Nvidia rachète Hugging Face pour 12,93 milliards : le grenier de l'IA ouverte change de propriétaire
Nvidia a confirmé le 3 septembre le rachat de Hugging Face pour 12,93 milliards de dollars. Trois millions de modèles, 18 millions de développeurs, et la promesse que la plateforme restera ouverte. Ce qu'il faut en retenir quand on construit seul sur des modèles ouverts.
Ce qui s’est passé
Le 3 septembre, Nvidia a confirmé le rachat de Hugging Face pour 12,93 milliards de dollars, après plusieurs semaines de rumeurs. C’est de loin la plus grosse acquisition jamais réalisée autour de l’IA ouverte.
Hugging Face, pour ceux qui n’y vont jamais directement : c’est le dépôt central des modèles ouverts. Trois millions de modèles, 500 000 jeux de données, un million d’applications, plus de 18 millions de développeurs. Quand tu télécharges un modèle open-weight, quand un outil que tu utilises en récupère un, ça passe par là.
Jensen Huang a pris les devants sur la question qui fâche : « Hugging Face restera une plateforme ouverte pour tout l’écosystème IA. » Il précise que les développeurs pourront « choisir les modèles qu’ils veulent, les frameworks qu’ils veulent, les clouds et les fournisseurs d’inférence qu’ils veulent », et que « le calcul Nvidia ne sera pas requis ».
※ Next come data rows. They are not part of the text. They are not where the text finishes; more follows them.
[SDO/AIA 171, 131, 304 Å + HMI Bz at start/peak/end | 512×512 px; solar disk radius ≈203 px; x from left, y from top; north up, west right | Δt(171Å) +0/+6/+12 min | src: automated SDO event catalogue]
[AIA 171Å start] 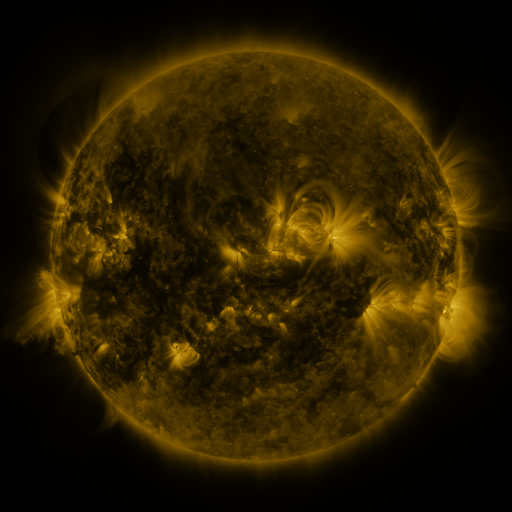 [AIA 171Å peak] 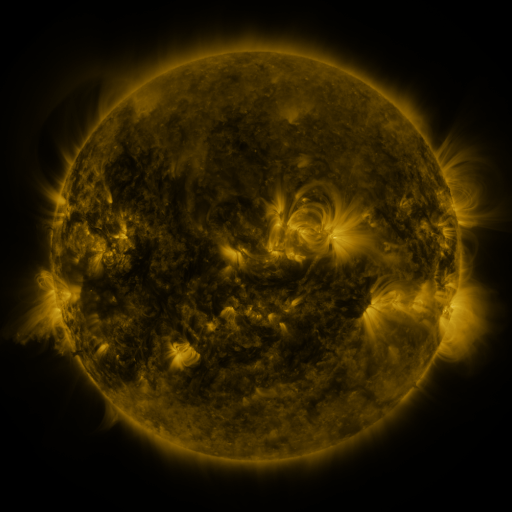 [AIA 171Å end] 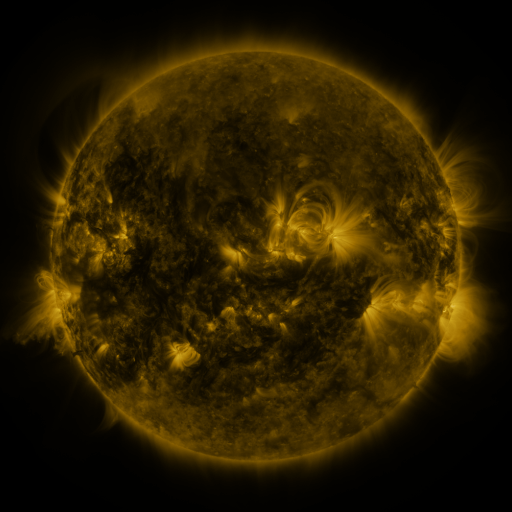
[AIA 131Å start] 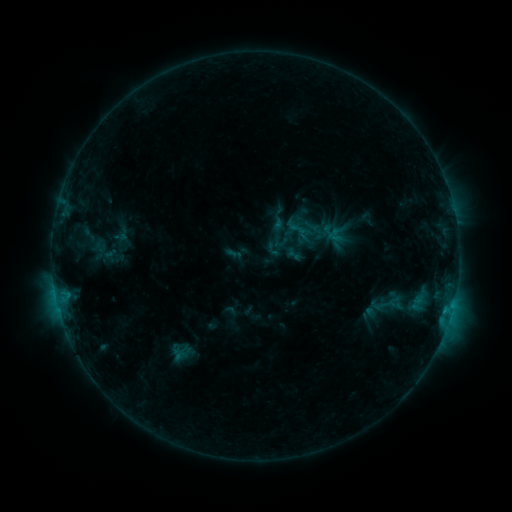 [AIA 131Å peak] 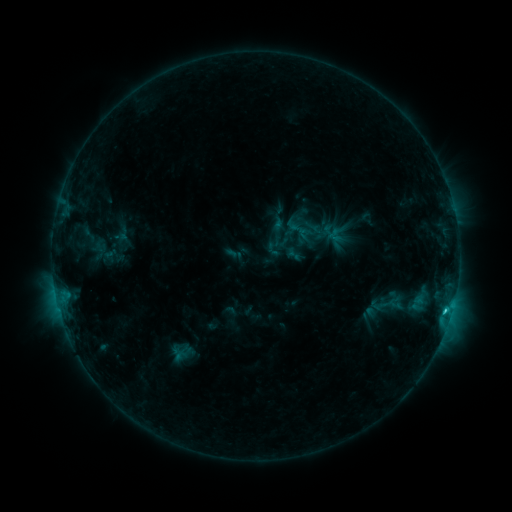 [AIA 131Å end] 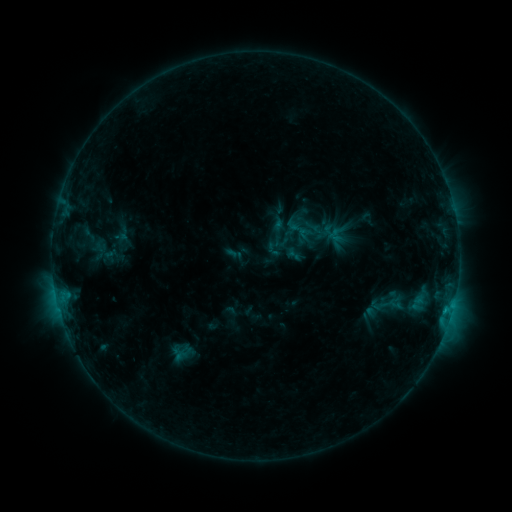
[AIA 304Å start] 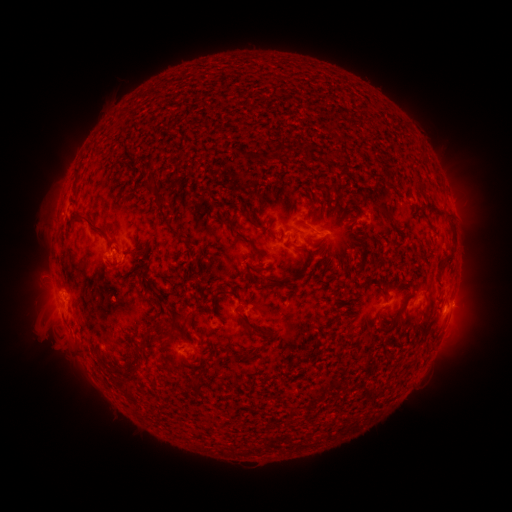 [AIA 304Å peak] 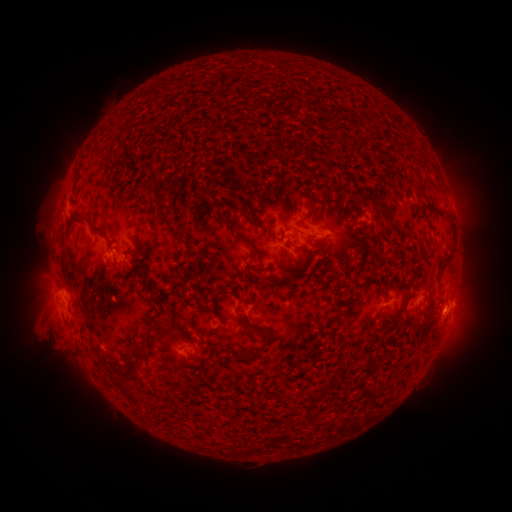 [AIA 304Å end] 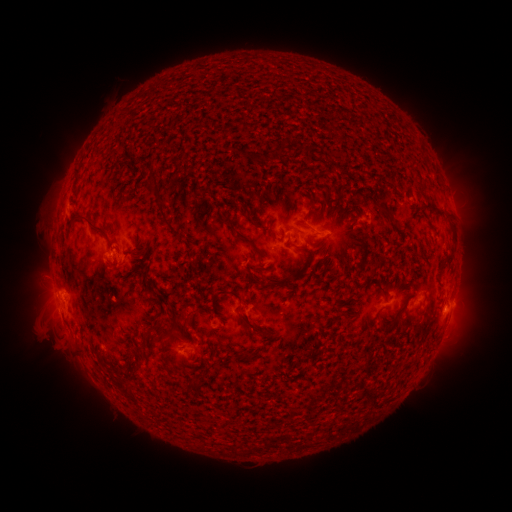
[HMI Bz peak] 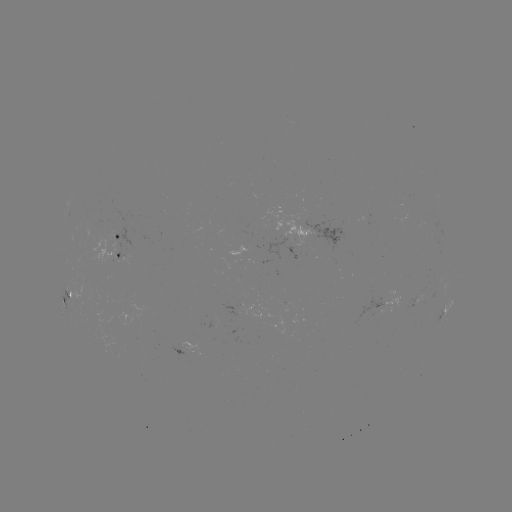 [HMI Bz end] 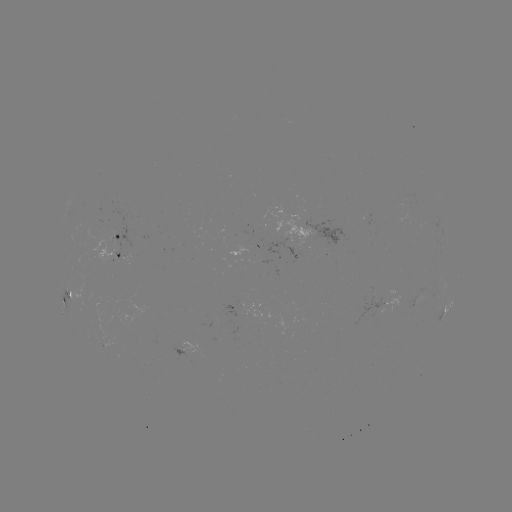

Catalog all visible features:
C1.0 flare: (445, 308)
Côté Hugging Face, Clem Delangue explique que la plateforme avait besoin de « plus de calcul, plus de soutien, plus de collaboration ». L’entreprise affichait environ 150 millions de dollars de revenus annualisés — et avait, selon TechCrunch, refusé une offre de 500 millions de la même Nvidia par le passé.
Ce que ça veut dire
Le fait brut : le point de passage central de l’IA ouverte appartient désormais à celui qui vend les puces sur lesquelles cette IA tourne.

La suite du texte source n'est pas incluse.